In recent years, shareholders have balked at a number of special deals for owners of multiple-voting stock. In 2006, the Waters family faced shareholder complaints after it demanded a richer premium for its voting stake in CHUM Ltd. The deal, which was approved despite the complaints, saw acquirer Bell Globemedia pay a 12-per-cent premium for each of the Waters' family's voting shares.

Now that Mr. Stronach has entered the record books by landing such a huge premium for his stake in Magna, investors fear that other multiple-voting share owners will be tempted to seek similar payouts.

Ermanno Pascutto, executive director of the Canadian Foundation for Advancement of Investor Rights (FAIR), which filed a complaint to the OSC about the proposed Magna deal, said the transaction makes "a  mockery of corporate governance in this country." He said FAIR has asked provincial securities regulators across Canada to review whether dual-class shares should be allowed to continue.

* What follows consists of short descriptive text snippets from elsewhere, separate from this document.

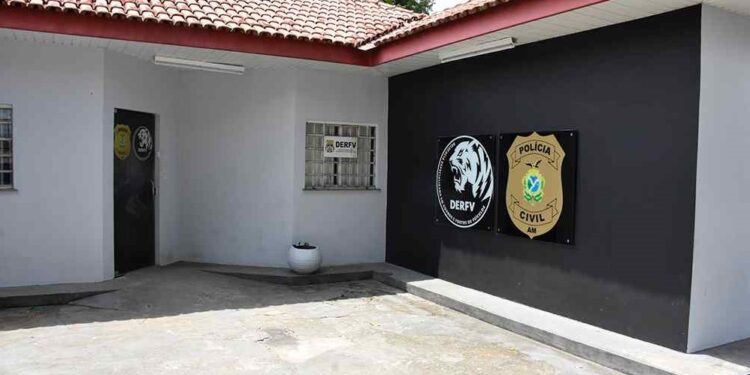 Falso casal especializado em roubar carros é preso em Manaus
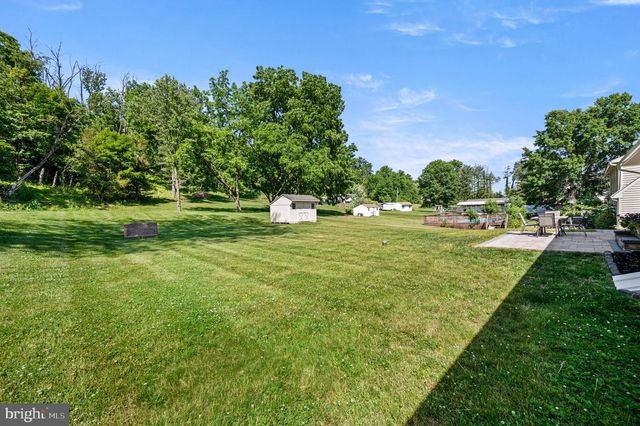 451 TOWNSHIP LINE RD, Bechtelsville, PA 19505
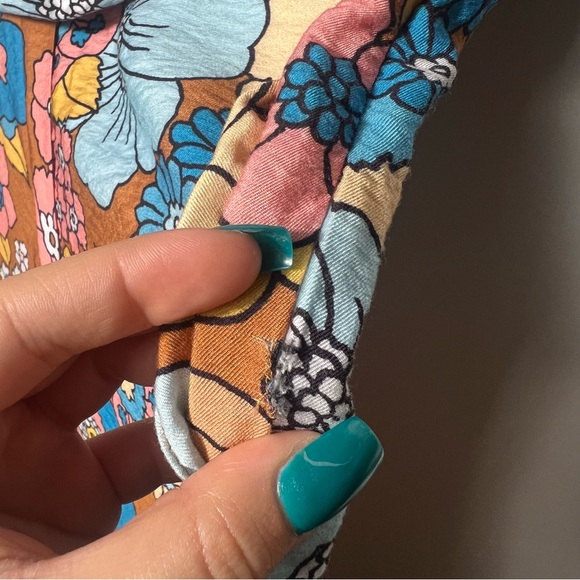 Dodo Bar Or jumpsuit floral Size L but will only fit a 6-4 Vneckline plunge back - Picture 8 of 16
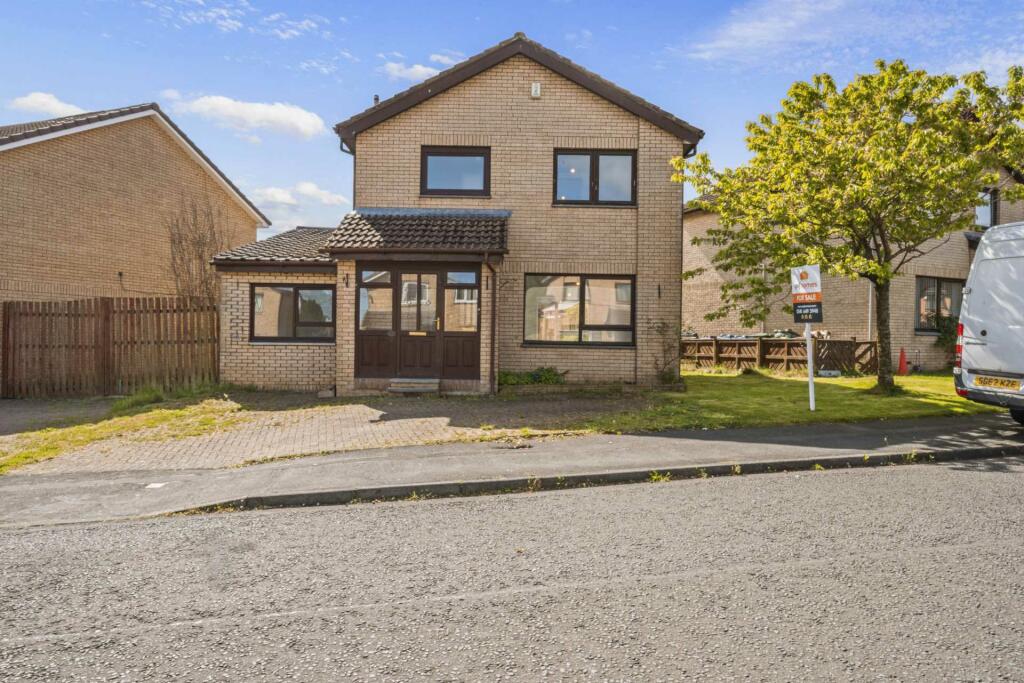 5 bedroom detached house for sale in Waukglen Avenue, Southpark Village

"If dual-class shares are going to be used to abuse public shareholders, then we have to revisit whether we permit these shares any longer," Mr. Pascutto said.

Foreign investors tend to steer away from Canadian companies with dual-class shares, a legacy that John Coffee, of Columbia University's law school in New York, warns could handicap Canada's capital markets.

"It is not a way to encourage economic growth," Mr. Coffee said. "Over the long run, dual-class capitalization at least chills the ability of companies to raise capital at the lowest cost."

The OSC's hearing into the Magna arrangement is expected to be completed within two days. The commission has the power to overturn the deal with Mr. Stronach. But early indications that a majority of Magna shareholders favour a deal that would eliminate Mr. Stronach's control might make such a reversal challenging.

Instead, some observers said, the regulator may demand that the June 28 shareholder vote on the deal be delayed, and that the company and its board give investors more information.